═══ Source

[TUHS] Re: Research Datakit notes

[jnc@mercury.lcs.mit.edu (Noel Chiappa)]

Just as the topic of TUHS isn't 'how _I_ could/would build a _better_ OS', but
'history of the OS that was _actually built_' (something that many posters
here seem to lose track of, to the my great irritation), so too the topic
isn't 'how to build a better network' - or actually, anything network-centric.

I'll make a few comments on a couple of things, though.


    > From: steve jenkin

    > packet switching won over Virtual Circuits in the now distant past but
    > in small, local and un-congested networks without reliability
    > constraints, any solution can look good. ... Packet switching
    > hasn't scaled well to Global size, at least IMHO.

The internetworking architecture, circa 1978, has not scaled as well as would
have been optimal, for a number of reasons, among them:

- pure scaling effects (e.g. algorithms won't scale up; subsystems which
  handle several different needs will often need to be separated out at a larger
  scale; etc)

- inherent lack of hindsight (unknown unknowns, to use Rumsfeld's phrase; some
  things you only learn in hindsight)

- insufficiently detailed knowledge of complete requirements for a
  global-scale network (including O+M, eventual business model, etc)

- limited personnel resources at the time (some things we _knew_ were going to
  be a problem we had to ignore because we didn't have people to throw at the
  problem, then and there)

- rapid technological innovation (and nobody's crystal ball is 100% perfect)

It has been possible to fix some aspects of the ca. 1978 system - e.g. the
addition of DNS, which I think has worked _reasonably_ well - but in other
areas, changes weren't really adequate, often because they were constrained by
things like upward compatibility requirements (e.g. BGP, which, among numerous
other issues, had to live with existing IP addressing).

══════
═══ Raw records

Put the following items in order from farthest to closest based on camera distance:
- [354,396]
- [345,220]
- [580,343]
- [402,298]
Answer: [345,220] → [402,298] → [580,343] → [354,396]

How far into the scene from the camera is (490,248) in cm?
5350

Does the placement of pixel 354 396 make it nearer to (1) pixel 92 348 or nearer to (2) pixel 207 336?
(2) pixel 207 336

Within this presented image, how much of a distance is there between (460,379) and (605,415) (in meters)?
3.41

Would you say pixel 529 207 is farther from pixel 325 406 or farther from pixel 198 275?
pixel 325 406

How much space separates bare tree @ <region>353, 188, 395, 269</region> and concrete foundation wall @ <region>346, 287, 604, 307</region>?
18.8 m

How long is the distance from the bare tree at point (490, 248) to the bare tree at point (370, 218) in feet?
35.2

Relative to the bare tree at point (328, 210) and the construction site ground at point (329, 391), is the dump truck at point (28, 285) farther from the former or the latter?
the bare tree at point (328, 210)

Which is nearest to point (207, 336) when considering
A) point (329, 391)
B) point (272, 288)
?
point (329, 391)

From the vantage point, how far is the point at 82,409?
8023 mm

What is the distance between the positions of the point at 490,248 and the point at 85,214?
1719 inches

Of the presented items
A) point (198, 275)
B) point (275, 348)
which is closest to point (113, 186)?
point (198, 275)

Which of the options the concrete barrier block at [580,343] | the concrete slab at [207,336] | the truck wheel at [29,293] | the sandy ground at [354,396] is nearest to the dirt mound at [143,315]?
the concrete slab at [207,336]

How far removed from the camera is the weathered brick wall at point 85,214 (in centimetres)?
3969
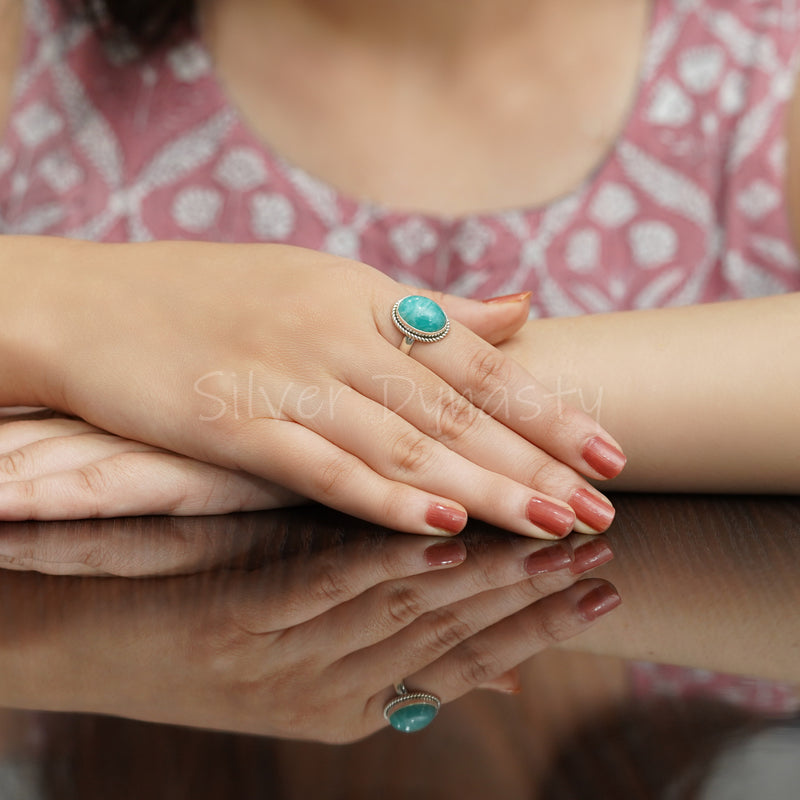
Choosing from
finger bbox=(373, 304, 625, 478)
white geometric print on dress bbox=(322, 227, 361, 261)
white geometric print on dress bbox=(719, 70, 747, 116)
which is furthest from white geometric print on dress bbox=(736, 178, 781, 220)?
finger bbox=(373, 304, 625, 478)

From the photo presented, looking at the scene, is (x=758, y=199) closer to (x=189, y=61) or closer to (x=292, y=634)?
(x=189, y=61)

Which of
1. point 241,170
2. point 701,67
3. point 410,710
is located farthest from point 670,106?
point 410,710

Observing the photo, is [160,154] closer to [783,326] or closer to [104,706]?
[783,326]

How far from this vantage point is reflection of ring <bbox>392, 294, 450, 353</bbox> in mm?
705

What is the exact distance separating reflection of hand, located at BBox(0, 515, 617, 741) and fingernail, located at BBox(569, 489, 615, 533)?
41 millimetres

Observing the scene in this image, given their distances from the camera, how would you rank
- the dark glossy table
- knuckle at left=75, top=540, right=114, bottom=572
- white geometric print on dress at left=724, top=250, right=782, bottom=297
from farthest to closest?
white geometric print on dress at left=724, top=250, right=782, bottom=297 → knuckle at left=75, top=540, right=114, bottom=572 → the dark glossy table

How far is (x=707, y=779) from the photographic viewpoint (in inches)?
13.8

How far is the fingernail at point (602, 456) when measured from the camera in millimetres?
686

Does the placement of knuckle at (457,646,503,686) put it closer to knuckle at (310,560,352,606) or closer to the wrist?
knuckle at (310,560,352,606)

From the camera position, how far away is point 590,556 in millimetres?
609

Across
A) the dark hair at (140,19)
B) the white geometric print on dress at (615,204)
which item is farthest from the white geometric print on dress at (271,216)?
the white geometric print on dress at (615,204)

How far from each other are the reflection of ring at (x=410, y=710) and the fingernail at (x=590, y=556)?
0.19m

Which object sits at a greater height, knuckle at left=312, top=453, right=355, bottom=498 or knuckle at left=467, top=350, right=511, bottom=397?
knuckle at left=467, top=350, right=511, bottom=397

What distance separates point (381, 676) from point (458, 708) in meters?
0.05
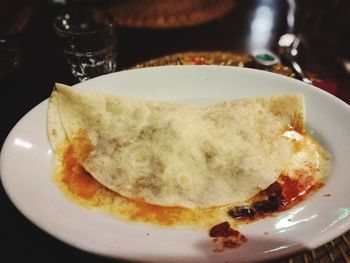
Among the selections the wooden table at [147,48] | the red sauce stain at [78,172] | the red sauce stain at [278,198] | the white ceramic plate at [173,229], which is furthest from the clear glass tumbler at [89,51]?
the red sauce stain at [278,198]

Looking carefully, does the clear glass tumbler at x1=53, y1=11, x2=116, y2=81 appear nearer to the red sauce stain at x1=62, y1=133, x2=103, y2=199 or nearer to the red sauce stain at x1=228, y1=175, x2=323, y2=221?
the red sauce stain at x1=62, y1=133, x2=103, y2=199

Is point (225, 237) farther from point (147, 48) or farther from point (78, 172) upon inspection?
point (147, 48)

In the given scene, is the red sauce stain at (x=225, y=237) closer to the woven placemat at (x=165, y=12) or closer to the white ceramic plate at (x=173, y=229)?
the white ceramic plate at (x=173, y=229)

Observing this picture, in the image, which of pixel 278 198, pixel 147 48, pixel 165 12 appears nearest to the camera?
pixel 278 198

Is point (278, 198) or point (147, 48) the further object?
point (147, 48)

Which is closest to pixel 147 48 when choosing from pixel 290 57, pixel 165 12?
pixel 165 12

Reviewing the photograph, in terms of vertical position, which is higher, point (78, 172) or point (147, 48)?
point (78, 172)

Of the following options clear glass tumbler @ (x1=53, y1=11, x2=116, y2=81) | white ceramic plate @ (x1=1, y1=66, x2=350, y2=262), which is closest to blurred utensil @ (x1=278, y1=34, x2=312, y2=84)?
white ceramic plate @ (x1=1, y1=66, x2=350, y2=262)
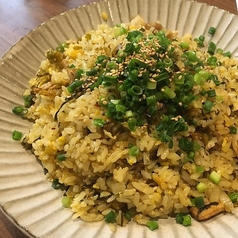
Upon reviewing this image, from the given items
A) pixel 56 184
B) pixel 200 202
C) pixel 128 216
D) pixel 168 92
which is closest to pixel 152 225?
pixel 128 216

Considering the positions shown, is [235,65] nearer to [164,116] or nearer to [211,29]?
[211,29]

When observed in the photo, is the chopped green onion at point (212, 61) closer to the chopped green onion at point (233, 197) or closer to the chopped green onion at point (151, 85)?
the chopped green onion at point (151, 85)

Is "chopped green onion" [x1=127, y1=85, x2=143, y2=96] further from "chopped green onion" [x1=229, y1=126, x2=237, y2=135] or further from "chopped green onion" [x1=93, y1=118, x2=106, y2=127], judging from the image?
"chopped green onion" [x1=229, y1=126, x2=237, y2=135]

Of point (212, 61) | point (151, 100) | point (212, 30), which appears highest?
point (212, 30)

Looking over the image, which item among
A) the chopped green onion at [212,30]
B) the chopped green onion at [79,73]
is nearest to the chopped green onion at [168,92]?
the chopped green onion at [79,73]

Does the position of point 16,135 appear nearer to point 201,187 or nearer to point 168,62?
point 168,62

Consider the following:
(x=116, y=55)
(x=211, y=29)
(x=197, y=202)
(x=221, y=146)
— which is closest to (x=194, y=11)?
(x=211, y=29)
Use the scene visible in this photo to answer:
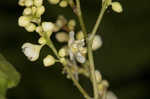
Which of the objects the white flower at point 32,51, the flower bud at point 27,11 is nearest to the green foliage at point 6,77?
the white flower at point 32,51

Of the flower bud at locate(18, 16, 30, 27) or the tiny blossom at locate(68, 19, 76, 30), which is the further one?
the tiny blossom at locate(68, 19, 76, 30)

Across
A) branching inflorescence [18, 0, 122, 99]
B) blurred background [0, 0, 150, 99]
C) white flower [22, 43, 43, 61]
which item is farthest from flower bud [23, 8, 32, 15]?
blurred background [0, 0, 150, 99]

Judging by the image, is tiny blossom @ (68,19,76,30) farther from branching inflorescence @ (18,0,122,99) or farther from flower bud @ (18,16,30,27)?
flower bud @ (18,16,30,27)

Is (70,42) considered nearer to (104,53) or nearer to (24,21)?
(24,21)

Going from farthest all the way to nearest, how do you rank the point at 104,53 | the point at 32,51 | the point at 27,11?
1. the point at 104,53
2. the point at 32,51
3. the point at 27,11

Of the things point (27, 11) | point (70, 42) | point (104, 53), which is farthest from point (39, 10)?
point (104, 53)

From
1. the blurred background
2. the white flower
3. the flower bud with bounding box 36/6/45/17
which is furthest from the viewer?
the blurred background

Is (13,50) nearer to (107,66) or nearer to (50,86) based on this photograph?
(50,86)

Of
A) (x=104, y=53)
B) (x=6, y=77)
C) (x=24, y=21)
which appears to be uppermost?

══════

> _Written problem 1_:
Answer from the post on internetworking history:
(a) According to the writer, what is the topic of TUHS?
(b) Which addition to the ca. 1978 system does the writer think has worked reasonably well?
(c) What existing feature did BGP have to live with?
> _Written problem 2_: Extend the post on internetworking history, starting after its final sentence.
Nothing in the listing is needed here.

> _Final result 1_:
(a) The history of the OS that was actually built.
(b) DNS.
(c) Existing IP addressing.

> _Final result 2_:
Having said all that, I think your assertion that virtual circuits would have
worked better in a global-scale network is questionable. The whole point of
networks which use unreliable datagrams as a fundamental building block is
that by moving a lot of functionality into the edge nodes, it makes the
switches a lot simpler. Contemporary core routers may be complex - but they
would be much worse if the network used virtual circuits.

Something I suspect you may be unaware of is that most of the people who
devised the unreliable datagram approach of the internetworking architecture
_had experience with an actual moderately-sized, operational virtual circuit
network_ - the ARPANET. (Yes, it was basically a VC network. Look at things
like RFNMs, links {the specific ARPANET mechanism referred to by this term,
not the general concept}, etc.) So they _knew_ what a VC network would
involve.

So, think about the 'core routers' in a network which used VC's. I guess a
typical core router tese days uses a couple of OC768 links. Assume an average
packet size of 100 bytes (probably roughly accurate, with the bimodal
distribution between data and acks). With 4 OC768's, that's 4*38.5G/800 =
~155M packets/second. I'm not sure of the average TCP connection length in
packets these days, but assume it's 100 packets or so (that's a 100KB Web
object). That's still roughly _1 million cicuit setups per second_.

If the answer is 'oh, we'll use aggregation so core routers don't see
individual connections - or their setup/tear-down' - well, the same
can be done with a datagram system; that's what MPLS does. Work
through the details - VCs were not preferred, for good reasons.


    > Ethernet only became a viable LAN technology with advent of Twisted
    > pair: point to point + Switches.

It's really irritating that a lot of things labelled 'Ethernet' these days
_aren't_ _real_ Ethernet (i.e. a common broadcast bus allocated via CSMA-CD).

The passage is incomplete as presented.